For all failures I found a reason that seems to be unrelated with this PR. The only builds I can't deem as "ok" (at least from the point of view of merging this PR) are the bebop builds, since we need the new modules PR to go in order for kokkos 4.2 to be happy.

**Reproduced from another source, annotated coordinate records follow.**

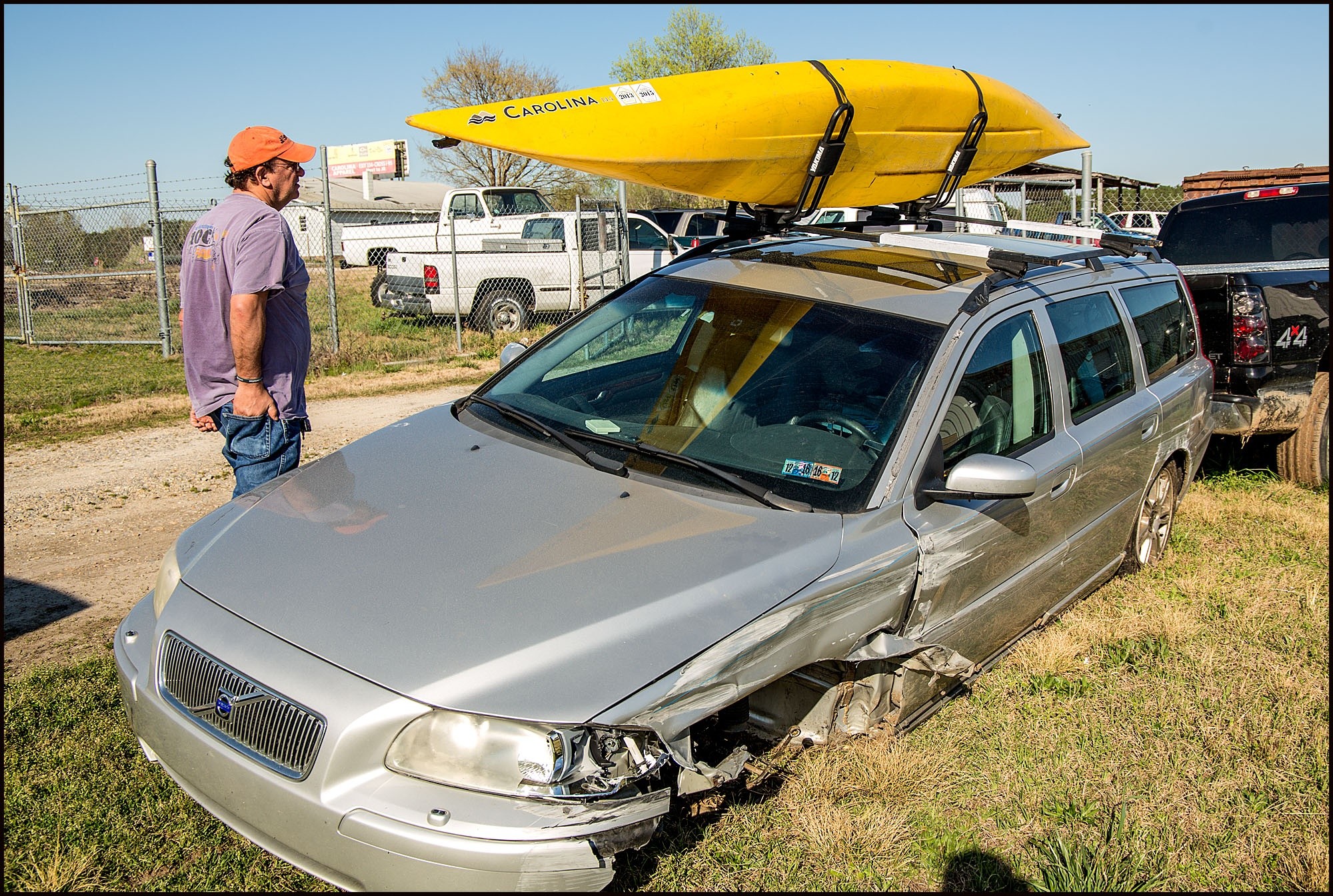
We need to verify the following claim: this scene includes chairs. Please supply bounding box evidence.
[939,378,1012,459]
[673,324,795,430]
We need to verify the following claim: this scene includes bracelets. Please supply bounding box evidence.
[236,375,263,383]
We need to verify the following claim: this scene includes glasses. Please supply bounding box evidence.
[272,163,299,171]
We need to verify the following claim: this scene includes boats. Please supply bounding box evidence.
[406,58,1092,208]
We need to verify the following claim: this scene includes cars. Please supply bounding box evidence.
[1092,210,1169,235]
[114,202,1217,896]
[626,186,1008,249]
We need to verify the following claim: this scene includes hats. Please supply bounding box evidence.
[228,126,317,173]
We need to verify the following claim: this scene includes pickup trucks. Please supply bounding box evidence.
[380,208,694,334]
[338,185,558,270]
[1000,213,1158,249]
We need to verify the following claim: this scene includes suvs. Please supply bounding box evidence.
[1144,179,1329,490]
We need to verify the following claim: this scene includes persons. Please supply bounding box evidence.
[180,126,315,501]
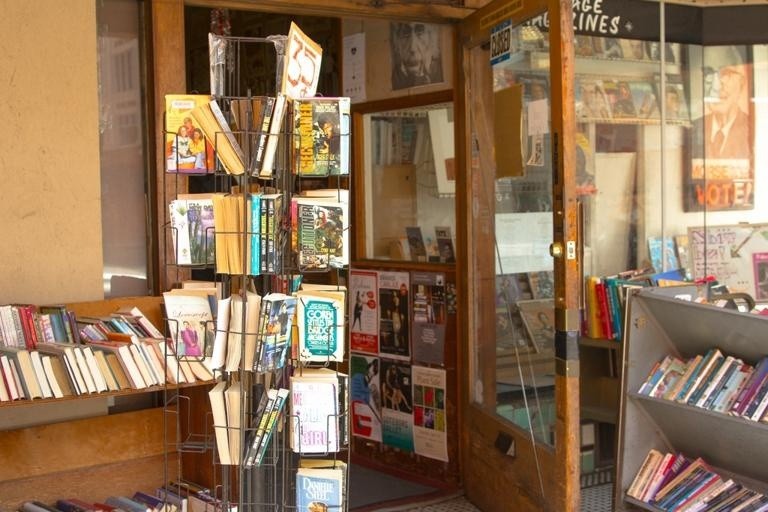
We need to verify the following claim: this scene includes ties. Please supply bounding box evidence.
[712,126,724,158]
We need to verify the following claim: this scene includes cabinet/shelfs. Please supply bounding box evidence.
[607,291,768,512]
[3,294,185,509]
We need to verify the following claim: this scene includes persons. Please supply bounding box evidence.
[392,19,442,89]
[398,282,408,347]
[382,363,411,413]
[350,359,381,423]
[691,46,750,159]
[351,291,368,331]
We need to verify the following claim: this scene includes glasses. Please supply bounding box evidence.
[704,67,743,83]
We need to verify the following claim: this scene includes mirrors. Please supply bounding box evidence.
[342,82,466,279]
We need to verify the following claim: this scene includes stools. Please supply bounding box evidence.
[571,371,622,461]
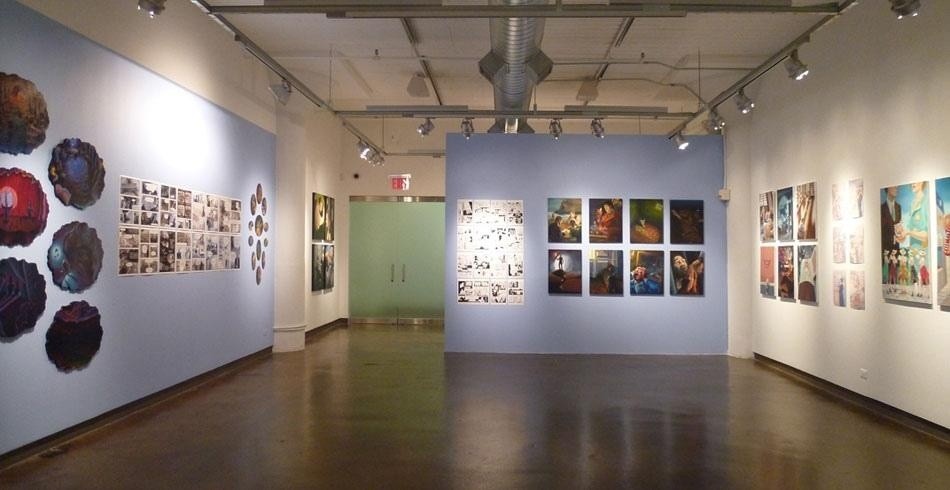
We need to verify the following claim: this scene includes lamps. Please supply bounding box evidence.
[665,0,921,150]
[334,111,694,137]
[137,0,387,169]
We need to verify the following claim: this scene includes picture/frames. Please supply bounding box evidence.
[116,174,243,276]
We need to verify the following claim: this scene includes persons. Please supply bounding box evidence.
[676,207,703,244]
[836,276,846,307]
[589,199,622,240]
[557,254,564,270]
[592,264,614,292]
[672,254,704,295]
[881,182,932,299]
[548,200,581,243]
[312,193,334,291]
[632,265,664,295]
[1,84,36,154]
[764,278,770,295]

I am thinking that we could merge this PR as is, since the passes with Intel on other platforms make me confident we won't have many surprises once the bebop modules PR goes in (but I will of course keep an eye out, and jump in if F cases still fail due to kokkos shenanigans once that PR goes in).
What are your thoughts?
Yes its fine to merge this without waiting for the bebop fixes.